[Plain-text document sources]

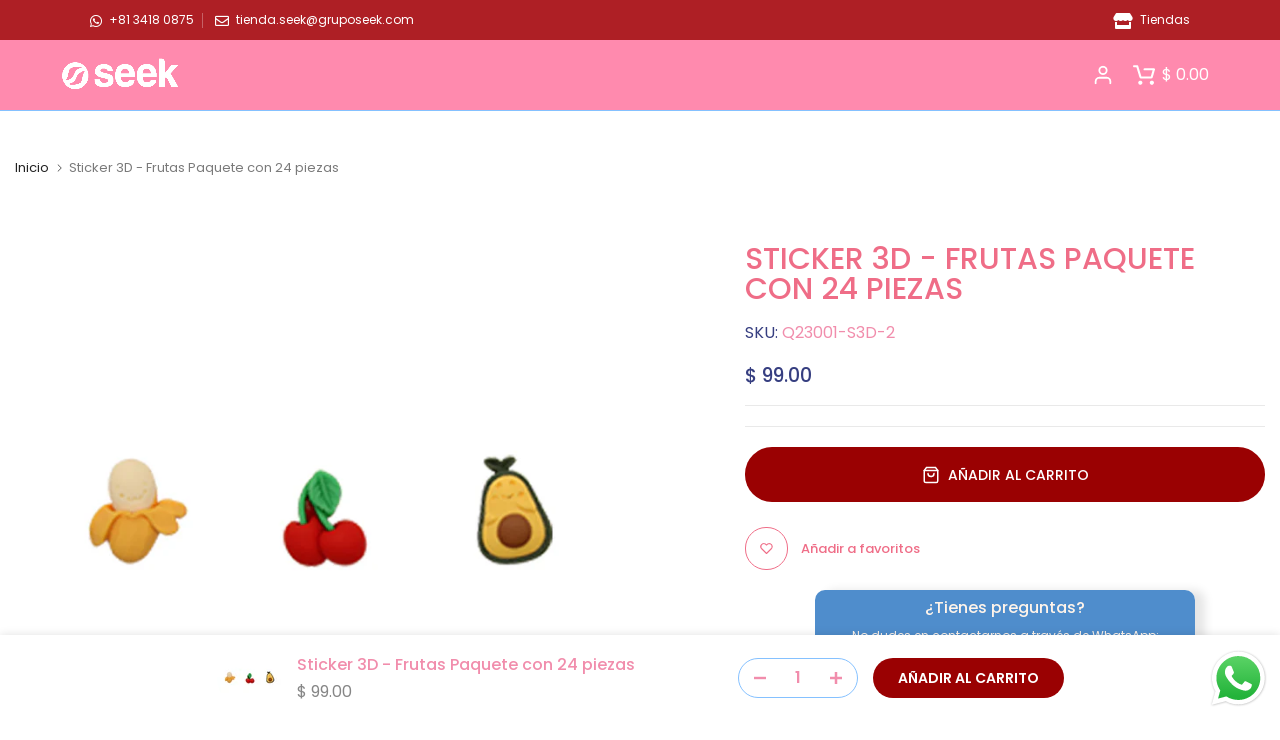

--- FILE ---
content_type: text/css
request_url: https://seekonline.mx/cdn/shop/t/26/assets/custom.css?v=146340306866003230671743709648
body_size: -517
content:
.t4s-tabs-inline .t4s-tabs-head{align-items:flex-end}.t4s_se_template--15179747754028__8d67f751-5bb9-4a2f-bd79-8df1c8b1a28a .t4s-article-design5 .t4s-article-title{font-size:24px}.t4s-thumb-cl,.t4s-product-img img{filter:brightness(.97)}.t4s-article-item .t4s-article-btn a{font-size:10px;letter-spacing:1px;font-weight:500}.t4s-article-item .t4s-article-thumb,.t4s-banner-item .t4s-banner-inner,.t4s-hero-image{border-radius:10px;overflow:hidden}.t4s-contact-form__heading{font-size:18px;line-height:1.2;text-align:center}.t4s-contact-form__subheading{font-size:14px}contact_form_pagetemplate--22099608404286__contact-name{font-size:12px}#insta-feed h2,.instafeed-shopify h2{margin-bottom:20px;font-size:24px}.t4s-mini_cart__empty svg#icon-cart-emty{width:45px}t4s-cart_page_txt{font-size:14px;margin-bottom:20px}.t4s-cart_page_heading{font-size:30px}.tpo_quantity-selector_input{color:#000!important}@media (min-width: 1025px){.t4s-product .t4s-product-inner{border-radius:10px;overflow:hidden}}@media (max-width:767px){.t4s-product .t4s-product-inner{border-radius:0}}
/*# sourceMappingURL=/cdn/shop/t/26/assets/custom.css.map?v=146340306866003230671743709648 */


--- FILE ---
content_type: text/css
request_url: https://seekonline.mx/cdn/shop/t/26/assets/colors.css?v=98345826227778048611743202314
body_size: -723
content:
/*! Code css #t4s_custom_color */
.t4s_lb_menu_nuevo {
  background-color: #34c134;
  color: #ffffff;
}
.t4s_lb_menu_hot {
  background-color: #e33131;
  color: #ffffff;
}
.bg_color_rojo {
  --t4s-bg-color: #ff0000;
}
.bg_color_amarillo {
  --t4s-bg-color: #fff700;
}
.bg_color_verde {
  --t4s-bg-color: #22be2f;
}
.bg_color_morado {
  --t4s-bg-color: #8343dc;
}
.bg_color_blanco {
  --t4s-bg-color: #ffffff;
}
.bg_color_negro {
  --t4s-bg-color: #000000;
}
.bg_color_azul {
  --t4s-bg-color: #39b2e6;
}
.bg_color_rosa {
  --t4s-bg-color: #ffbff9;
}
.bg_color_cafe {
  --t4s-bg-color: #d1a888;
}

PROBLEM REQUIREMENTS -> Set every entry down again exactly as written, and omit the images.

REPLY ->
--- FILE ---
content_type: text/css
request_url: https://seekonline.mx/cdn/shop/t/26/assets/custom.css?v=146340306866003230671743709648
body_size: -517
content:
.t4s-tabs-inline .t4s-tabs-head{align-items:flex-end}.t4s_se_template--15179747754028__8d67f751-5bb9-4a2f-bd79-8df1c8b1a28a .t4s-article-design5 .t4s-article-title{font-size:24px}.t4s-thumb-cl,.t4s-product-img img{filter:brightness(.97)}.t4s-article-item .t4s-article-btn a{font-size:10px;letter-spacing:1px;font-weight:500}.t4s-article-item .t4s-article-thumb,.t4s-banner-item .t4s-banner-inner,.t4s-hero-image{border-radius:10px;overflow:hidden}.t4s-contact-form__heading{font-size:18px;line-height:1.2;text-align:center}.t4s-contact-form__subheading{font-size:14px}contact_form_pagetemplate--22099608404286__contact-name{font-size:12px}#insta-feed h2,.instafeed-shopify h2{margin-bottom:20px;font-size:24px}.t4s-mini_cart__empty svg#icon-cart-emty{width:45px}t4s-cart_page_txt{font-size:14px;margin-bottom:20px}.t4s-cart_page_heading{font-size:30px}.tpo_quantity-selector_input{color:#000!important}@media (min-width: 1025px){.t4s-product .t4s-product-inner{border-radius:10px;overflow:hidden}}@media (max-width:767px){.t4s-product .t4s-product-inner{border-radius:0}}
/*# sourceMappingURL=/cdn/shop/t/26/assets/custom.css.map?v=146340306866003230671743709648 */


--- FILE ---
content_type: text/css
request_url: https://seekonline.mx/cdn/shop/t/26/assets/colors.css?v=98345826227778048611743202314
body_size: -723
content:
/*! Code css #t4s_custom_color */
.t4s_lb_menu_nuevo {
  background-color: #34c134;
  color: #ffffff;
}
.t4s_lb_menu_hot {
  background-color: #e33131;
  color: #ffffff;
}
.bg_color_rojo {
  --t4s-bg-color: #ff0000;
}
.bg_color_amarillo {
  --t4s-bg-color: #fff700;
}
.bg_color_verde {
  --t4s-bg-color: #22be2f;
}
.bg_color_morado {
  --t4s-bg-color: #8343dc;
}
.bg_color_blanco {
  --t4s-bg-color: #ffffff;
}
.bg_color_negro {
  --t4s-bg-color: #000000;
}
.bg_color_azul {
  --t4s-bg-color: #39b2e6;
}
.bg_color_rosa {
  --t4s-bg-color: #ffbff9;
}
.bg_color_cafe {
  --t4s-bg-color: #d1a888;
}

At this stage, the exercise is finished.